[TRY IT]: Transcribe only the lines between the first line of the records and the line containing "genus: Giraffa", inclusive, exactly as written.
----- DATASET EXTRACT -----
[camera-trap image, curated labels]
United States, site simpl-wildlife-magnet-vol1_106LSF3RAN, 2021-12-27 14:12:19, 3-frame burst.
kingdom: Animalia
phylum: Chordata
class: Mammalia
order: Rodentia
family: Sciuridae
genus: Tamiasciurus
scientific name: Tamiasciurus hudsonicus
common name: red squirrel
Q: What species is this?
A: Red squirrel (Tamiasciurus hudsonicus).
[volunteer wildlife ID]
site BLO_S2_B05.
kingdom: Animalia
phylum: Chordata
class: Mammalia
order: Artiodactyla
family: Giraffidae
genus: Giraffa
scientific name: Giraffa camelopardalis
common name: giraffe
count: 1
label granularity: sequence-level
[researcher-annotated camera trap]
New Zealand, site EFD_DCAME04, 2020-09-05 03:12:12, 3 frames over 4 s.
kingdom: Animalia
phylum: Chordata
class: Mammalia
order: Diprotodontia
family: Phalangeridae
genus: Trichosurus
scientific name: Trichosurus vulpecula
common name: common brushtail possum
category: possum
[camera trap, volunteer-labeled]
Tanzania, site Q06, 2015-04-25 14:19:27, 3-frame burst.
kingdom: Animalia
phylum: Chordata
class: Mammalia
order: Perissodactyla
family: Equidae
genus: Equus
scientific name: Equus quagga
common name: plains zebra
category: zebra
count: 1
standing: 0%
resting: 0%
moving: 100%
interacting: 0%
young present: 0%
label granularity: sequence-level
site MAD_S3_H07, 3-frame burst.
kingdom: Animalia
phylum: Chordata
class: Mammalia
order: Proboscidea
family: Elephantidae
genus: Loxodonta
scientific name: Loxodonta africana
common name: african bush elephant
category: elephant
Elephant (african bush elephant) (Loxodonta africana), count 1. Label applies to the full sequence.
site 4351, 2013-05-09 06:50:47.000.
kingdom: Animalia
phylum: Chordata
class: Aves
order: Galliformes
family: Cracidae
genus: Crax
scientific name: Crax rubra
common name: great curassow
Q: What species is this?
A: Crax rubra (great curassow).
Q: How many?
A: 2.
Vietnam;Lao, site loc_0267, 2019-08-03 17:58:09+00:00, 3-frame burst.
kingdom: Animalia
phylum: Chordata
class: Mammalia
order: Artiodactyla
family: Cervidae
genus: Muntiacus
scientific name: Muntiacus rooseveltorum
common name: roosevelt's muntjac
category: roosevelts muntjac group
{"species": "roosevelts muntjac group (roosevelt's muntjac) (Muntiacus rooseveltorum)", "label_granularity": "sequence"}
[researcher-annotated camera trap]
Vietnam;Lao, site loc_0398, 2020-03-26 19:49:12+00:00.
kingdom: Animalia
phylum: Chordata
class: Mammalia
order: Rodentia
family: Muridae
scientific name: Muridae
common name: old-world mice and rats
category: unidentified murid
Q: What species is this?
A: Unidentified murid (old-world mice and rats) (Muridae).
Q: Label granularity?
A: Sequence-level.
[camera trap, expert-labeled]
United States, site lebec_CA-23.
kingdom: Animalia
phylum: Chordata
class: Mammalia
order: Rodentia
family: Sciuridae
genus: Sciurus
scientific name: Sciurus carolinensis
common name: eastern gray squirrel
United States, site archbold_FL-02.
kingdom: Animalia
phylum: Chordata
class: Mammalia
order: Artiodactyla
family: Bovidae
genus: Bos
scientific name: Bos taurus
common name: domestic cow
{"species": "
-----
[TASK SOLUTION]:
[camera-trap image, curated labels]
United States, site simpl-wildlife-magnet-vol1_106LSF3RAN, 2021-12-27 14:12:19, 3-frame burst.
kingdom: Animalia
phylum: Chordata
class: Mammalia
order: Rodentia
family: Sciuridae
genus: Tamiasciurus
scientific name: Tamiasciurus hudsonicus
common name: red squirrel
Q: What species is this?
A: Red squirrel (Tamiasciurus hudsonicus).
[volunteer wildlife ID]
site BLO_S2_B05.
kingdom: Animalia
phylum: Chordata
class: Mammalia
order: Artiodactyla
family: Giraffidae
genus: Giraffa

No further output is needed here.